Convert the rows below into a JSON list of strings, with one string for each line and blank lines omitted.

## Supplied records:
-=-=-=-=-
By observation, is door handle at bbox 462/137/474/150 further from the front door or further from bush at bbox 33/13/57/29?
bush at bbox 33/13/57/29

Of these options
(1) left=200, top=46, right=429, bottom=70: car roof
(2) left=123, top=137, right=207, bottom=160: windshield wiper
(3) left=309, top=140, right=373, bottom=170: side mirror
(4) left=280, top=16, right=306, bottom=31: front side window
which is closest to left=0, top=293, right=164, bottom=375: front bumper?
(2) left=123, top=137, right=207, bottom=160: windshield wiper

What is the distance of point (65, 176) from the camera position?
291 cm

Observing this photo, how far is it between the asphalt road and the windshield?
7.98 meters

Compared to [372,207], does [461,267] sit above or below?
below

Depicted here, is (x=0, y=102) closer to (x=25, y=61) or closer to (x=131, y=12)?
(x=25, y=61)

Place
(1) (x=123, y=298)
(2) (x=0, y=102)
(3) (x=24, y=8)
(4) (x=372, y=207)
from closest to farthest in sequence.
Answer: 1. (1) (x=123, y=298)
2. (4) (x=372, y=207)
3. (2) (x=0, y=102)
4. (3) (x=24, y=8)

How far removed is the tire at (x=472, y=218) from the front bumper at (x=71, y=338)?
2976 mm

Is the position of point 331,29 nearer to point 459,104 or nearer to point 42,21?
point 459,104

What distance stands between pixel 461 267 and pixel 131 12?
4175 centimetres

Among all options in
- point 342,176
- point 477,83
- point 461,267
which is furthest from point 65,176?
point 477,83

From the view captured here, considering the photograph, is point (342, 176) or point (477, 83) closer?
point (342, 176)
-=-=-=-=-
## Problem solution:
[
  "By observation, is door handle at bbox 462/137/474/150 further from the front door or further from bush at bbox 33/13/57/29?",
  "bush at bbox 33/13/57/29",
  "Of these options",
  "(1) left=200, top=46, right=429, bottom=70: car roof",
  "(2) left=123, top=137, right=207, bottom=160: windshield wiper",
  "(3) left=309, top=140, right=373, bottom=170: side mirror",
  "(4) left=280, top=16, right=306, bottom=31: front side window",
  "which is closest to left=0, top=293, right=164, bottom=375: front bumper?",
  "(2) left=123, top=137, right=207, bottom=160: windshield wiper",
  "What is the distance of point (65, 176) from the camera position?",
  "291 cm",
  "Observing this photo, how far is it between the asphalt road and the windshield?",
  "7.98 meters",
  "Compared to [372,207], does [461,267] sit above or below?",
  "below",
  "Depicted here, is (x=0, y=102) closer to (x=25, y=61) or closer to (x=131, y=12)?",
  "(x=25, y=61)",
  "Place",
  "(1) (x=123, y=298)",
  "(2) (x=0, y=102)",
  "(3) (x=24, y=8)",
  "(4) (x=372, y=207)",
  "from closest to farthest in sequence.",
  "Answer: 1. (1) (x=123, y=298)",
  "2. (4) (x=372, y=207)",
  "3. (2) (x=0, y=102)",
  "4. (3) (x=24, y=8)",
  "How far removed is the tire at (x=472, y=218) from the front bumper at (x=71, y=338)?",
  "2976 mm",
  "Is the position of point 331,29 nearer to point 459,104 or nearer to point 42,21?",
  "point 459,104",
  "What distance stands between pixel 461 267 and pixel 131 12?",
  "4175 centimetres",
  "Among all options in",
  "- point 342,176",
  "- point 477,83",
  "- point 461,267",
  "which is furthest from point 65,176?",
  "point 477,83",
  "From the view captured here, considering the photograph, is point (342, 176) or point (477, 83) closer?",
  "point (342, 176)"
]